I know Microsoft can’t come clean and say, “The reality is, the iPad is cleaning our clocks and releasing a version of office for the platform would hurt our long-term business interests too much to do it.” Their stockholders would hold a general revolt.  I just get tired of the, “just throw something out there – reporters are scared to offend us and people are stupid” attitude seems to be the go-to PR response for big companies.

Here’s the referenced above.


3 Thoughts

  1. You know, even without putting Office on the iPhone, the PowerPoint part of that ad is simply disingenuous. Yeah, of course iOS can’t do PowerPoint; you won’t allow it!

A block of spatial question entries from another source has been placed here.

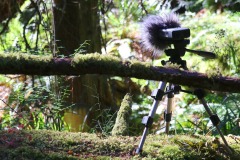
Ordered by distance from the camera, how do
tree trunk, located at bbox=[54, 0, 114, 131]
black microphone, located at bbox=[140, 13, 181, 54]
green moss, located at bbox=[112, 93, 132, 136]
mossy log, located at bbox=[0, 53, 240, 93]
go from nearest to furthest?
mossy log, located at bbox=[0, 53, 240, 93]
black microphone, located at bbox=[140, 13, 181, 54]
green moss, located at bbox=[112, 93, 132, 136]
tree trunk, located at bbox=[54, 0, 114, 131]

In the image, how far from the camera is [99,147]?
2.58 metres

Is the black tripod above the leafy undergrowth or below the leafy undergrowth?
above

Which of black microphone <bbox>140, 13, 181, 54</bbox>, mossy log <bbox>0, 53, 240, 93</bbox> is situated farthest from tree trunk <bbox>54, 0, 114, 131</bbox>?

    On the other hand, the rest of the selling points in that ad made me think, “Yeah, Android’s been able to do that for a while…” 😉

    1. Most advertising is disingenuous – what irked me wasn’t that in and of itself. When they released the app that can do PowerPoint on the iPhone, while running an ad about how the iPad can’t do it.. that was just taking it to a level that annoyed me.

      Of course, not being able to run PowerPoint should be hailed as a feature, rather than a limitation.

  2. Thanks Wes! Glad you took the time to read in between the lines on this. There is so much of this kind of thing going on these days. Seems as though it is a very slick form of dishonesty/lying?